Staphylococcus aureus is a major pathogen responsible for both nosocomial and community acquired infections. The severity of these infections varied from local benign wounds to severe systemic diseases. The situation is also complicated with emergence of bacterial resistance to common antibiotics, such as methicillin. Endemic strains of MRSA carrying multiple resistance determinants have become a worldwide nosocomial problem only in the early 1980's, carrying a threefold attributable cost and a threefold excess length of hospital stay when compared with methicillin-susceptible S. aureus bacteraemia. Recent genetic advances have enabled identification and characterization of clinical isolates in real-time. These tools support infection control strategies to limit bacterial spreading and ensure the appropriate use of diminishing antibiotics. They are also attractive for understanding the epidemiology of MRSA and the relationship between genome content and virulence.

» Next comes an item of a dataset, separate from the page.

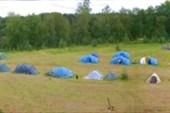 Детский лагерь с высоты сосны.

Further reading: Francois, P. and Schrenzel, J. (2008) Rapid Diagnosis and Typing of Staphylococcus aureus In: Staphylococcus: Molecular Genetics

Rapid detection and identification of MRSA is an absolute prerequisite to adopt prompt isolation measures. Until recently, microbiological methods dedicated to MRSA identification were based on the utilization of selective growth media, which are timeconsuming and preclude same-day diagnosis. For more than one decade, nucleic acid-based identification assays have demonstrated their usefulness and robustness for the detection of hardly cultivable, non-cultivable and even killed microorganisms, as well as for the identification of specific pathogens against the background of a complex microflora. The current view is still that molecular methods are used to supplement, but not to replace cultures. MRSA molecular detection nicely illustrates this paradigm: it provides early warning but cultures are still required for further antimicrobial susceptibility testing or epidemiological typing. Molecular assays based on target nucleic acid amplification, and especially real-time PCR, have proven rapid, affordable and successful in terms of sensitivity and specificity. Current challenges for MRSA screening are centred on the selection of the most appropriate assay, both in terms of feasibility (costs, technical expertise) and assay performance. One has to be especially careful when embarking on detection strategies that are based on mobile and highly variable genetic regions, such as the SCCmec insertion site. Indeed, iterative changes in the detection protocol to adapt for emerging variants might not only affect the performance of the assay but also open unpredictable and systematic breaches in the infection control programme. To date, with several decades of hindsight, we can firmly state that molecular variations will continuously emerge, but it is currently impossible to predict where these changes will emerge. As the molecular epidemiology may substantially vary from country to country, and possibly also between different regions, this underlines the importance of having an epidemiologic molecular surveillance, ideally as close as possible to our own lab practice.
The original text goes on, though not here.